When we meet him in 1998, he is mortally afraid that his past will catch up with him, just as he seems to have been offered the chance of a new life with a new woman. When we leave him, in that same Bali hut, we still cannot be sure which fate beckons.

This serious novel marks a departure for Doughty, whose psychologi­cal thrillers, including Apple Tree Yard, have been so successful. This one strays more into le Carré territory — where she seems equally at home.

CONRAD AND ELEANOR by Jane Rogers (Atlantic Books £12.99)

IN THE beginning, it seemed as though they could have it all: two successful scientific careers, four children and a reasonably affluent lifestyle.

Thirty years or so later, Eleanor — the shiny, driven, ambitious one — is forging ahead successful­ly with her career, has taken a lover and barely notices that Conrad, who willingly took on the domestic duties and role of the children’s chief carer, sits miserably home alone each evening, mulling over his declining and morally questionab­le career involving animal experiment­s.

Then, after failing to come home from a science conference in Munich, Conrad disappears. It takes Eleanor a couple of days to take this seriously but, when she does, she is forced to re-evaluate their long marriage and look into the dusty corners of their relationsh­ip that she hasn’t had time to sweep.

This is a really clever, reflective and dispassion­ate scrutiny of a marriage in trouble.

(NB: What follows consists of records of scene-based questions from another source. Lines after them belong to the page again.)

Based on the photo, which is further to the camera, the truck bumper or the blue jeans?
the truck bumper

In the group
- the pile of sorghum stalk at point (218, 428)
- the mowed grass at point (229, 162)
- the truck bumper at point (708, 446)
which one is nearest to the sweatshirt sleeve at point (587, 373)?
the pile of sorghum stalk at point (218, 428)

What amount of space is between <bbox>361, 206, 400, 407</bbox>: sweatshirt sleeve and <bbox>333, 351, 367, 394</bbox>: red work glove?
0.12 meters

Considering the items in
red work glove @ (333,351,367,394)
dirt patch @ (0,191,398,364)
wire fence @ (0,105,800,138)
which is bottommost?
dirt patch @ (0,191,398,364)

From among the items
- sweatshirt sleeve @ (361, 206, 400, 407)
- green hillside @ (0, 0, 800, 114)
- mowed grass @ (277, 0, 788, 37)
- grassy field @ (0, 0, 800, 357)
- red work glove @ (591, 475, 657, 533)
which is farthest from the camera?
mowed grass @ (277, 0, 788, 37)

THE CRIME WRITER by Jill Dawson (Sceptre £18.99)

DAWSON often draws on real people for inspiratio­n in her novels, and this one is no exception. Here, she takes the fascinatin­g character of the legendary crime novelist Patricia Highsmith as both a subject for biographic­al scrutiny and the protagonis­t of an imagined story, in which Highsmith crosses the line between writing about murderers and becoming one herself.

The setting is rural Suffolk in 1964. Highsmith is hiding out, furiously writing and conducting both a secretive affair with a married woman in London (similar to the eponymous Carol, of the film based on her book The Price Of Salt) and a tender friendship with Ronald Blythe, the author of Akenfield. So far, so true.

But Dawson’s Pat is also obsessed with what it would be like to actually kill someone, and she has someone particular in mind. A beautifull­y crafted and utterly riveting blend of fact and fiction about a fascinatin­g 20th-century figure.